Suicidality, a term that encompasses the spectrum of suicidal thoughts and behaviors, is a major public health problem. It is documented that a large proportion of people who die by suicide have a primary psychiatric illness. In resistant cases where pharmacotherapy fails, Electroconvulsive therapy (ECT) has been a very effective treatment for suicidality in mood disorders. But because of a combination of stigma and perceived risk of cognitive adverse effects linked to ECT, it is nowadays very rarely used.
Magnetic seizure therapy (MST) is another emerging brain stimulation therapy. MST uses magnetic fields rather than electrical stimuli for seizure induction, dramatically reducing the passage of induced current through undesired brain regions. This capacity to indirectly stimulate the brain overcomes one of the major problems with ECT: its inability to provide focal or directed stimulation.
However, it has not yet been established whether MST has the same antisuicidal effects as ECT.

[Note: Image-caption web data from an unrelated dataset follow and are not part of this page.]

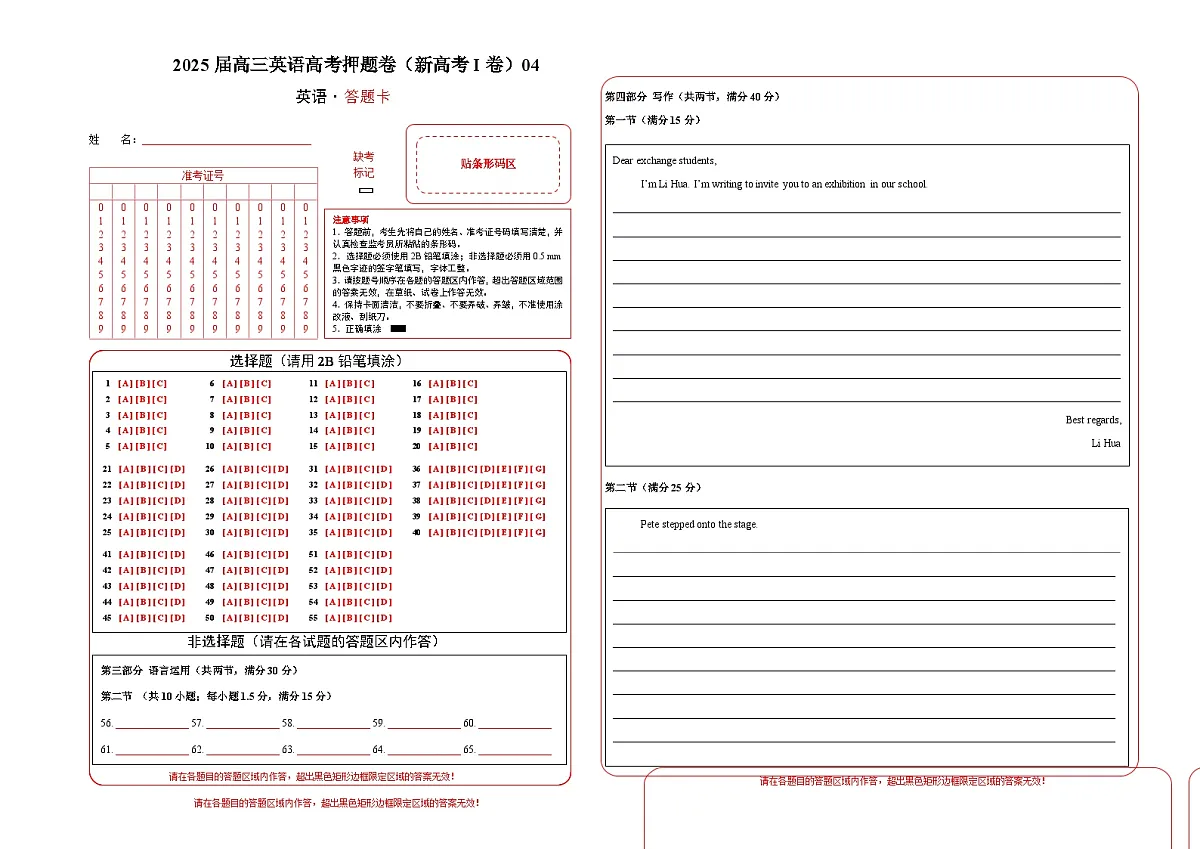 2025届高三英语高考押题卷（新高考I卷）04（答题卡）第1页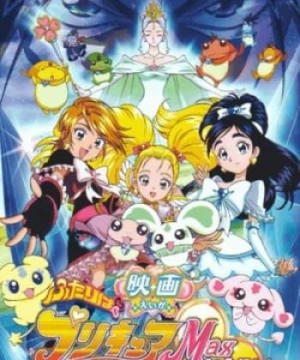 Futari Wa Pretty Cure Max Heart Movie (We Are Pretty Cure: Max Heart Movie) [2005]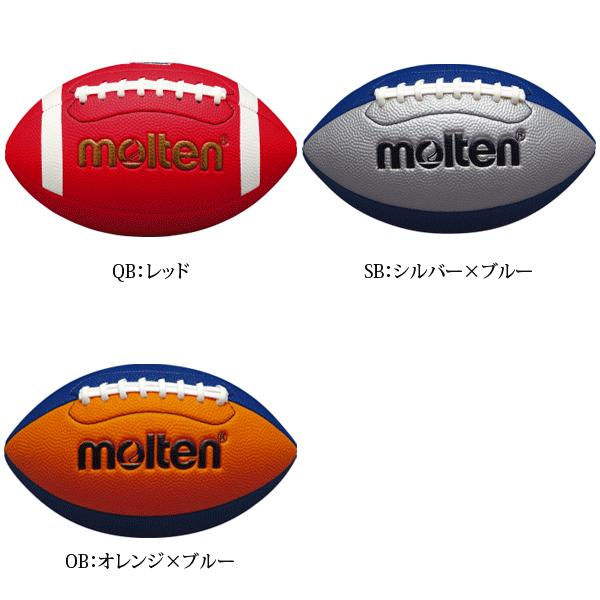 molten（モルテン） フラッグフットボールミニ 小学生用 Q3C2500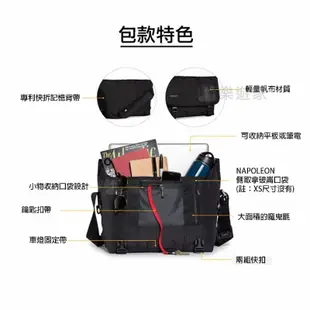 TIMBUK2 信差包 輕量經典郵差包 S (14L) Jet Black(黑色)(TIB1080-2-JBLK)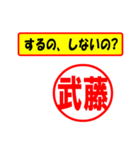 武藤様専用、使ってポン、はんこだポン（個別スタンプ：33）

Keeping this as background, Cory R. Weissman et al, from Temerty Centre for Therapeutic Brain Intervention, Canada, undertook a study to determine the association of MST with suicidality in patients with treatment-resistant major depressive disorder.
This nonrandomized controlled trial was designed to take place at a single tertiary care psychiatric facility in Canada. It followed an open-label study design with consecutive treatment cohorts.
67 patients with treatment-resistant major depressive disorder and with baseline suicidality present were treated for up to 24 treatments. The study was run from February 2012 through June 2019. Patients were followed up for 6 months at the end of the treatment period.
The range of frequency stimulation used to treat patients was between 20 Hz and 100Hz, with a duration range between 2 and 20 seconds depending on the frequency use, either the frontal or vertex region of the brain.
The primary outcome parameter assessed was Remission from suicidality, measured as an endpoint score of 0 on the Beck Scale for Suicidal Ideation.
On analysis, the following key facts emerged.
- A total of 67 patients (mean [SD] age, 46.3 [13.6] years; 40 women [60.0%]) received a mean (SD) of 19.5 (5.1) MST treatments.
- The overall number of patients achieving remission was 32 (47.8%). Sixteen patients (55.2%) receiving low-frequency MST achieved remission, as well as 12 patients (54.5%) in the moderate-frequency group, and 4 patients (25.0%) in the high-frequency group.
- Findings suggest that MST may be an effective treatment for suicidality, and sensitivity analysis shows this may be particularly so at low and moderate frequencies.
" Treatment-resistant depression, schizophrenia, and OCD remain substantial clinical problems for which there are limited alternatives. MST is a novel modification of ECT with the potential for similar effectiveness, fewer side-effects, and a more rapid return of orientation / shorter duration of post-ictal confusion." said the researchers.